ByJosh Glancy, Josh Glancy

Opinion

Case for circumcision can be argued without invective

August 2, 2012 16:59
2 min read

The consequences of the recent court ruling in Cologne criminalising religious circumcision continue to reverberate around Europe. Last week, hospitals in Switzerland and Austria suspended the procedure. The debate over the merits and morals of the practice rumbles on.

It resembles the "food labelling" controversy of last year, when political leaders and pressure groups called for the labelling of meat slaughtered using kosher or halal methods, to allow consumers to see whether the animal had been stunned beforehand or not.

Both pit many of the same opponents against one another and, in each case, the language used by both sides is often extreme and uncompromising.

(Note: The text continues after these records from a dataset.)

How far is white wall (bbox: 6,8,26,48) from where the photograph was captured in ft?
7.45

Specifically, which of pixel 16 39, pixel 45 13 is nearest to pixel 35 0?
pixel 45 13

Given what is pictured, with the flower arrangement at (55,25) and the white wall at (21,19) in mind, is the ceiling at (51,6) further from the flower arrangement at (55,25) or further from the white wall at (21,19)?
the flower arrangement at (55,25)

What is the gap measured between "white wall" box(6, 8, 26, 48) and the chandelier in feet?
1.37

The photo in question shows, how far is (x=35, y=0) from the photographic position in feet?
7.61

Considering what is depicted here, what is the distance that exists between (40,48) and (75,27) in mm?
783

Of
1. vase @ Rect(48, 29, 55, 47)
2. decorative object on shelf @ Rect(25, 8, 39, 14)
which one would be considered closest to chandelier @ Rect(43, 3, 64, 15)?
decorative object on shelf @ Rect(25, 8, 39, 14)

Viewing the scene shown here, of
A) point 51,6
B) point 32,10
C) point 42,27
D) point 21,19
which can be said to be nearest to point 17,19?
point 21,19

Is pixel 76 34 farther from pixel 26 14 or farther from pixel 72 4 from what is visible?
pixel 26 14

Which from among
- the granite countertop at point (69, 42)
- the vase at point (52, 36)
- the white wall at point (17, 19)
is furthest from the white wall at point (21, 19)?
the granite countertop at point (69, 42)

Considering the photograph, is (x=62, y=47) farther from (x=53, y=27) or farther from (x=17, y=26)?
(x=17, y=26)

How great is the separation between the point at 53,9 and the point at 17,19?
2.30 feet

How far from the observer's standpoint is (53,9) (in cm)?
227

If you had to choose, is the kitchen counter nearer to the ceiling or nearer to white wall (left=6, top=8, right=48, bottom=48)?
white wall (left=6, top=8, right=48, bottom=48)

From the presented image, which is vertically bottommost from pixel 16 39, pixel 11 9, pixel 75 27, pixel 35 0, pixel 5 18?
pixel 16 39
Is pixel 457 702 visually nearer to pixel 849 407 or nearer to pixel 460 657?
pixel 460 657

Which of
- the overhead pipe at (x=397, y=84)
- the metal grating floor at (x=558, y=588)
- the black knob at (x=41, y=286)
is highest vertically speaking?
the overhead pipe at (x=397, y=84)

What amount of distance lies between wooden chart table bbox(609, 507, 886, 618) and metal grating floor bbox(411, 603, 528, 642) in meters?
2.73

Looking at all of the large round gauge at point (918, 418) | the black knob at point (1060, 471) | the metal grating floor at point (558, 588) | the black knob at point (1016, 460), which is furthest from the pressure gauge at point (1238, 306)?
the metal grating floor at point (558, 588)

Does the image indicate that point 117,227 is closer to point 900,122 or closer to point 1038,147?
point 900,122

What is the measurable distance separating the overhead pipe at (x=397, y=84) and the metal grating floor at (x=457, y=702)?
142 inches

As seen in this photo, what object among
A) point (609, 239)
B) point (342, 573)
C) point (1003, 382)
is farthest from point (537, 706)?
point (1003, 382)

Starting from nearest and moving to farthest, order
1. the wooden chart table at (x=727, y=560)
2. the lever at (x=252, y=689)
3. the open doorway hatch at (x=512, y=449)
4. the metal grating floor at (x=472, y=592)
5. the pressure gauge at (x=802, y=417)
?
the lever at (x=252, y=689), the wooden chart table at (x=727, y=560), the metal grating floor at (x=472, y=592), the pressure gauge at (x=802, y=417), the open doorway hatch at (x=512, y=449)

Last year, Gladiator star Russell Crowe took to Twitter to describe circumcision as "barbaric and stupid", while the National Organisation of Restoring Men compares the psychological effects of infant male circumcision to those of "rape, torture and sexual abuse".

Disappointingly, though, some of the responses from within the Jewish community have been not much better. Opponents are regularly dismissed out of hand, their motives impugned, their aims slandered. Whenever a debate on these practices begins, the Nazi card is played almost immediately. A spokesman for Shechita UK described the proposal to label unstunned meat as "the 21st century equivalent of the yellow star, but on our food".